Machine Vision and Big Data

I started my computing career with machine vision. It was my first large sized project in school a few years ago (or was it a few decades ago but who is counting). Anyway, the project was to determine defects in computer chips with machine vision. We had employed a simple neural network learning algorithm that tried to determine if the image of the chip was a match with the image of a good specimen stored in the system or not. So, what we were trying to solve was comparing the captured image with one fixed image and deciding on if there was a match within an acceptable level of deviation. It was not perfect but it worked. It was unfortunate that the company that provided us with the grant money decided to not deploy the solution in production for reasons best known to the company.

Anyway, today I came across this nicely written short editorial piece in International Journal of Computer Vision titled simply Big Data. The author describes the new techniques that are now available to the area of machine/computer vision mostly driven by advances by machine translation and speech to text processing. Both these areas came into their own once large training data sets were used. And this was possible only with general advances in storing, retrieving and processing big data sets. For more details please refer to the article here.

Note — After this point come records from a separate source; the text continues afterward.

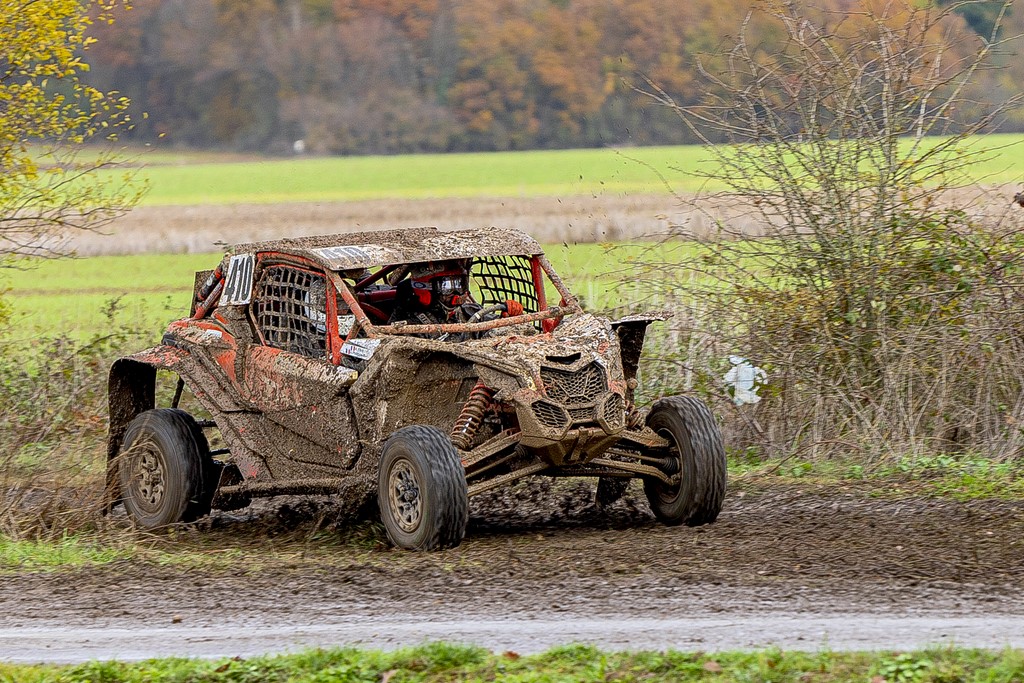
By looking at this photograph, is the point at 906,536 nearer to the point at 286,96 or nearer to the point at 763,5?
the point at 763,5

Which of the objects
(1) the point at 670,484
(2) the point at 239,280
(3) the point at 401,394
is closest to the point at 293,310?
(2) the point at 239,280

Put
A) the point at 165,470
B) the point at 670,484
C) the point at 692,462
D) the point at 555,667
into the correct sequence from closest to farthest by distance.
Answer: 1. the point at 555,667
2. the point at 692,462
3. the point at 670,484
4. the point at 165,470

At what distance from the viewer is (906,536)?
8.97 meters

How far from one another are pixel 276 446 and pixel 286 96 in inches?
781

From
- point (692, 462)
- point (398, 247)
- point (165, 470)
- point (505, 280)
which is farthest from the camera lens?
point (505, 280)

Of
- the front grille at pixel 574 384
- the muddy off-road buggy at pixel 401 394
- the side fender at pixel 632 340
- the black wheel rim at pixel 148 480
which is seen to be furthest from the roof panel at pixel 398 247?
the black wheel rim at pixel 148 480

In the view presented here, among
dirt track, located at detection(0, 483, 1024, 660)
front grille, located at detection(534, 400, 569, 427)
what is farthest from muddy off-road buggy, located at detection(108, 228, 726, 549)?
dirt track, located at detection(0, 483, 1024, 660)

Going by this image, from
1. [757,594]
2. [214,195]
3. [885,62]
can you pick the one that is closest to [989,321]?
[885,62]

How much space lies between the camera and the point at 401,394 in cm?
928

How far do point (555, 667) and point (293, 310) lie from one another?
4.49 metres

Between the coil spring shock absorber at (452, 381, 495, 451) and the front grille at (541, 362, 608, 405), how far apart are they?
44cm

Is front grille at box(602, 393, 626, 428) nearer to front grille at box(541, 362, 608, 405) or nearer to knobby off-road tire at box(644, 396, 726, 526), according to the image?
front grille at box(541, 362, 608, 405)

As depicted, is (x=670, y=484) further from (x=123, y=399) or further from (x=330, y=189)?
(x=330, y=189)

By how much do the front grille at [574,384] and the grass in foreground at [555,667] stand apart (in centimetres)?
253
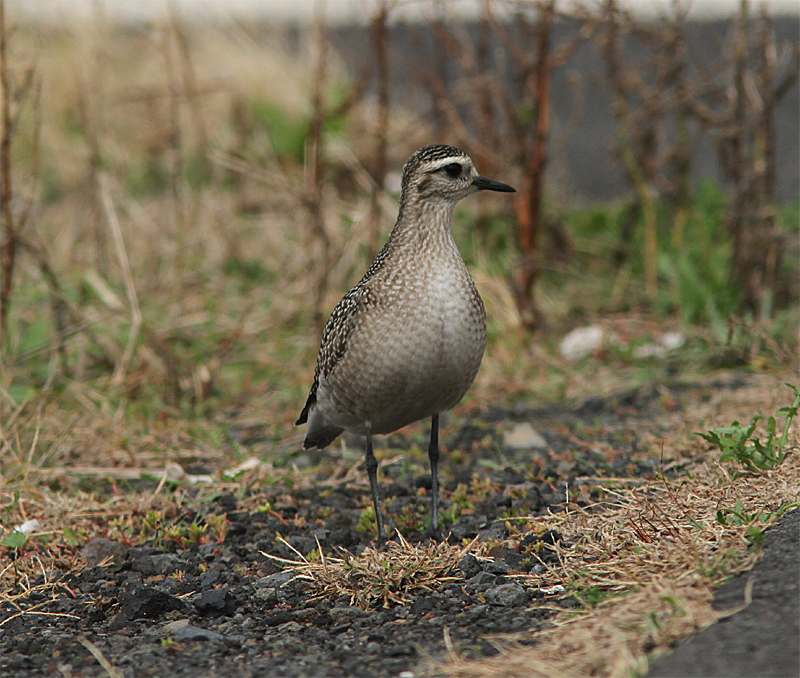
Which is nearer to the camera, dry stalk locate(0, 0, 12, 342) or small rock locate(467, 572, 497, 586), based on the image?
small rock locate(467, 572, 497, 586)

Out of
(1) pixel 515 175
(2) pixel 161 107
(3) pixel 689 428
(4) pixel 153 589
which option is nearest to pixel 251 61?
(2) pixel 161 107

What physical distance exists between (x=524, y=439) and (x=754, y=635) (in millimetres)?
3052

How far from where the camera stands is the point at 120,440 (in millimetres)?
5926

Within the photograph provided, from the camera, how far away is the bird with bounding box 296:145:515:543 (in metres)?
4.40

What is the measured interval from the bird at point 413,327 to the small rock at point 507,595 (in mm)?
802

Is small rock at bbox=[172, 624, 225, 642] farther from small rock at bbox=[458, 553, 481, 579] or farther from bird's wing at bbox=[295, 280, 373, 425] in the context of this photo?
bird's wing at bbox=[295, 280, 373, 425]

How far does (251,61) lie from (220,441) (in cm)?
882

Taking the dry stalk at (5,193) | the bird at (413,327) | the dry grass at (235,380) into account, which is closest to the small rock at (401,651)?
the dry grass at (235,380)

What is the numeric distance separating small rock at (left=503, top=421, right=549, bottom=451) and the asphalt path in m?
2.48

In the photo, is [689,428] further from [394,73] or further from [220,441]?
[394,73]

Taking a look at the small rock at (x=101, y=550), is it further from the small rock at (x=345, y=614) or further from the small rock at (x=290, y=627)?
the small rock at (x=345, y=614)

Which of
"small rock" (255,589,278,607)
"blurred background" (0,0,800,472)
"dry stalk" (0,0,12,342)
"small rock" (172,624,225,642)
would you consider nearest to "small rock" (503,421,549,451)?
"blurred background" (0,0,800,472)

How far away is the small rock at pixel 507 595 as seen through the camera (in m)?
3.74

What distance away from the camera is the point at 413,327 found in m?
4.38
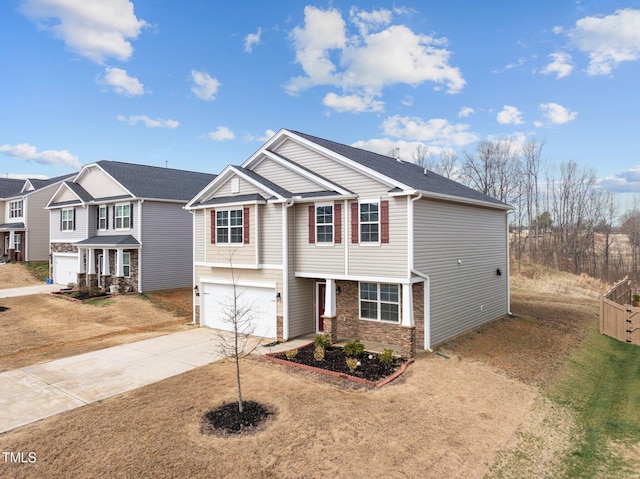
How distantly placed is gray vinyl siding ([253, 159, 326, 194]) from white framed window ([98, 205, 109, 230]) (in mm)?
16159

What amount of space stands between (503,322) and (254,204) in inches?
484

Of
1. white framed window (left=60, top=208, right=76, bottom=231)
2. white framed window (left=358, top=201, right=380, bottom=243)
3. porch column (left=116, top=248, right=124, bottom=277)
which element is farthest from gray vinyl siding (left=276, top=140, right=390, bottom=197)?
white framed window (left=60, top=208, right=76, bottom=231)

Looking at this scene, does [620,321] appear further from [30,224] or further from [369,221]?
[30,224]

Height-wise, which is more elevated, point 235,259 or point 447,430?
point 235,259

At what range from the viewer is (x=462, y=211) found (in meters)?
15.8

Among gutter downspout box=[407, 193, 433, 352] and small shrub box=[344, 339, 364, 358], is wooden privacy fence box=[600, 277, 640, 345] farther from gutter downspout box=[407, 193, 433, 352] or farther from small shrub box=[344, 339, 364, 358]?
small shrub box=[344, 339, 364, 358]

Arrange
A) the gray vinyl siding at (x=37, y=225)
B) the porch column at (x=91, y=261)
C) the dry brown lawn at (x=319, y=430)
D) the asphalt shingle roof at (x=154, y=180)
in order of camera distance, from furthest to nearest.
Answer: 1. the gray vinyl siding at (x=37, y=225)
2. the porch column at (x=91, y=261)
3. the asphalt shingle roof at (x=154, y=180)
4. the dry brown lawn at (x=319, y=430)

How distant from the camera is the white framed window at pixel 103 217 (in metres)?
27.5

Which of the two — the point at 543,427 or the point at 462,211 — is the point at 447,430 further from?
the point at 462,211

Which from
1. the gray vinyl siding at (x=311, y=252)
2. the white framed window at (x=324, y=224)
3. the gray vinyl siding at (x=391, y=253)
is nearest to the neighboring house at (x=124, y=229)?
the gray vinyl siding at (x=311, y=252)

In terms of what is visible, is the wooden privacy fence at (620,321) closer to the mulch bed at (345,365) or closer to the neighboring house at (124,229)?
the mulch bed at (345,365)

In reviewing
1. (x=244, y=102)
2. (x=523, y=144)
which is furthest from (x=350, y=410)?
(x=523, y=144)

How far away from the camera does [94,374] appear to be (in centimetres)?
1152

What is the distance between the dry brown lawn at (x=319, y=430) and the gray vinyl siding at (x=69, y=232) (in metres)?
22.5
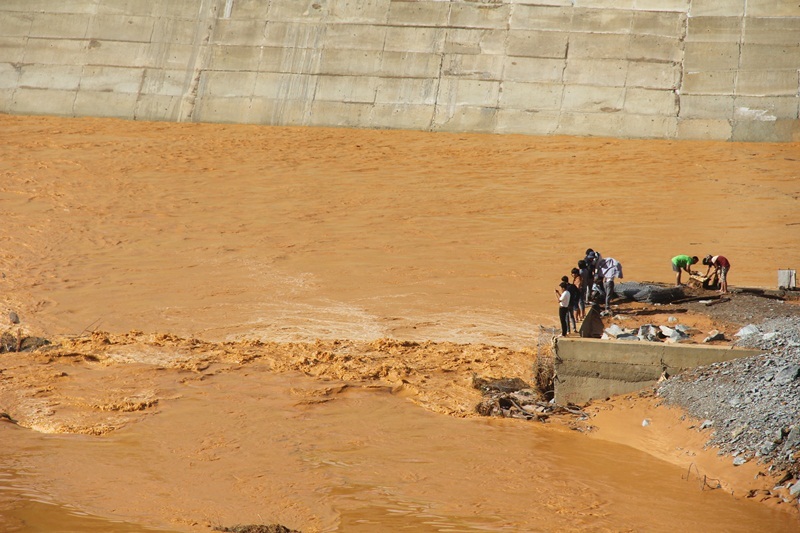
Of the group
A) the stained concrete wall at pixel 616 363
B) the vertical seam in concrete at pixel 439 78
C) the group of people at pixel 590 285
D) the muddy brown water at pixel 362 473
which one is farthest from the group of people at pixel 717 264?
the vertical seam in concrete at pixel 439 78

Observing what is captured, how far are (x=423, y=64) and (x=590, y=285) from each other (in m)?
15.5

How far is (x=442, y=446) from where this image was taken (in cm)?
1027

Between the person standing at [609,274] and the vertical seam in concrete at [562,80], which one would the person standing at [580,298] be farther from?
the vertical seam in concrete at [562,80]

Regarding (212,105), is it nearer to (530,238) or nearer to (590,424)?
(530,238)

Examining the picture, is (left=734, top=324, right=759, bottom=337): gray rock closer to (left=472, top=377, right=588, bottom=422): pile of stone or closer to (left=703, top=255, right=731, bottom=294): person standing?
(left=703, top=255, right=731, bottom=294): person standing

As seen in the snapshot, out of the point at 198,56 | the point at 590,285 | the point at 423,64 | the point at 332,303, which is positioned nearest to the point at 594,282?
the point at 590,285

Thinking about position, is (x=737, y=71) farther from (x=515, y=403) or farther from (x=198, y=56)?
(x=515, y=403)

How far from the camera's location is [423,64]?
27.8 meters

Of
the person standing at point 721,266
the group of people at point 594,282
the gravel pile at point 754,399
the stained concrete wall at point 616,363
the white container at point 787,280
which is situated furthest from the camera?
the white container at point 787,280

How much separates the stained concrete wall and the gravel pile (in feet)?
0.53

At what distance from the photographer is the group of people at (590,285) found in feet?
42.4

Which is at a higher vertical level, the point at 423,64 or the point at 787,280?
the point at 423,64

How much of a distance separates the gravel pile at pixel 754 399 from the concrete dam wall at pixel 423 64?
49.0 feet

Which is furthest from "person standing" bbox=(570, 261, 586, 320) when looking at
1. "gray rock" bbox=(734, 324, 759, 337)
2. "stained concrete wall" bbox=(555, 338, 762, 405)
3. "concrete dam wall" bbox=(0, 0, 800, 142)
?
"concrete dam wall" bbox=(0, 0, 800, 142)
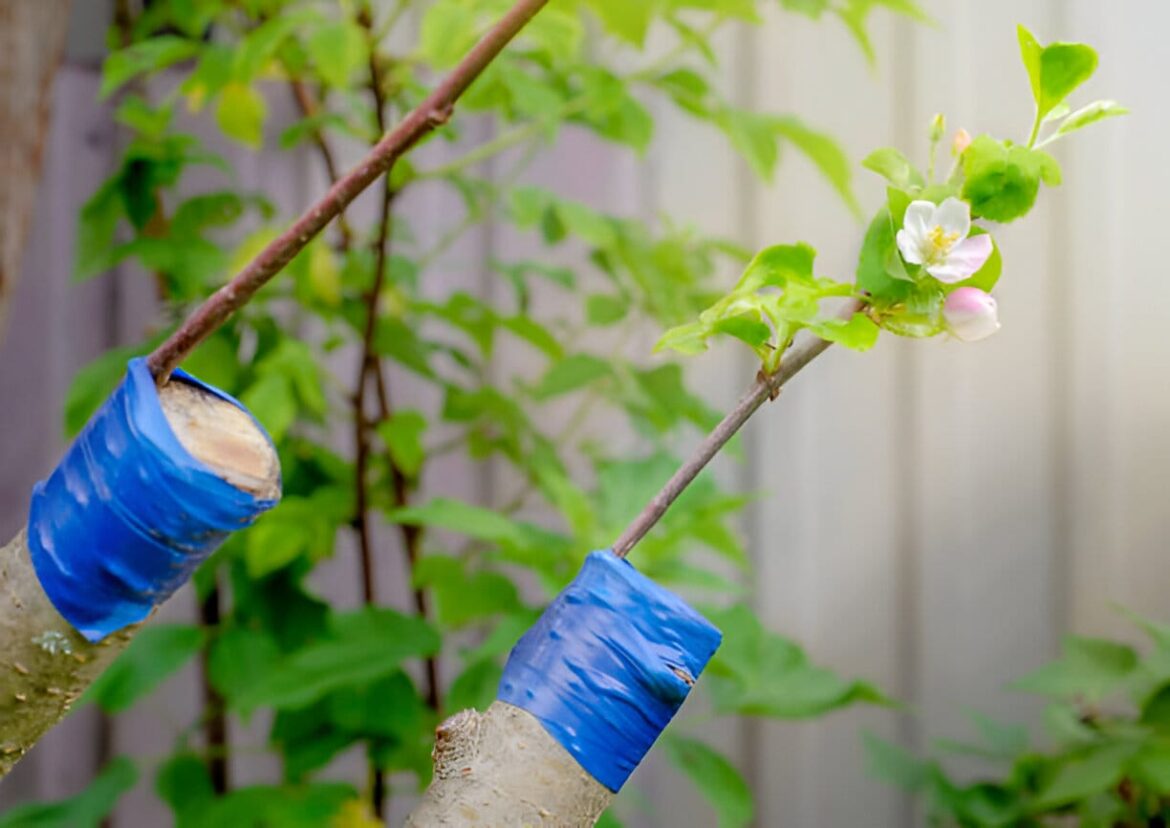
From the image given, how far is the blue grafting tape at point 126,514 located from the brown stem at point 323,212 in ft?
0.04

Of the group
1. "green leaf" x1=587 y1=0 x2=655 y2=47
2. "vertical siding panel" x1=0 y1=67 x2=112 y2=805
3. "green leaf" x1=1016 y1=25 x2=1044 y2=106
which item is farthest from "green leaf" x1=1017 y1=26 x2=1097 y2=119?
"vertical siding panel" x1=0 y1=67 x2=112 y2=805

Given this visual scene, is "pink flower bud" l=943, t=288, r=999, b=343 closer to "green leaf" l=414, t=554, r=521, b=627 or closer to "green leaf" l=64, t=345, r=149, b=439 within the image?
"green leaf" l=414, t=554, r=521, b=627

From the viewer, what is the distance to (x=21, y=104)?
78cm

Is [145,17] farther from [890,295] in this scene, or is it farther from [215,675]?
[890,295]

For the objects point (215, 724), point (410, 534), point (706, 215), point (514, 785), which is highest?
point (706, 215)

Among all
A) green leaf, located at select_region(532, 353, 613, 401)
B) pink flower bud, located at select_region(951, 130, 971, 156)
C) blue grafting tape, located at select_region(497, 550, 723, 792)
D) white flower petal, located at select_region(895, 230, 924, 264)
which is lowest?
blue grafting tape, located at select_region(497, 550, 723, 792)

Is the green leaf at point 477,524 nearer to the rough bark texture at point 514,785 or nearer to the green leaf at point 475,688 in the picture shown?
the green leaf at point 475,688

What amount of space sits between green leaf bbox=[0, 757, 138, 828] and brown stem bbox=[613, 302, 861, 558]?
78 centimetres

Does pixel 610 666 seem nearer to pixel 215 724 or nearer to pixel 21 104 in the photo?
pixel 21 104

The current state of image recognition is best illustrated by the two examples below. In the first set the learning engine was asked to choose an image in either column 1 or 2 that looked liked the image in the remaining columns (3-5) in each of the two sets. So, for first set the learning engine needed to identify a horse and in the second set a face. And as you can see the system was able to do so correctly. Of course this by does not mean that the same algorithm would be able to identify a tree if given bunch of pictures with shrubs etc. But, it s a promising start.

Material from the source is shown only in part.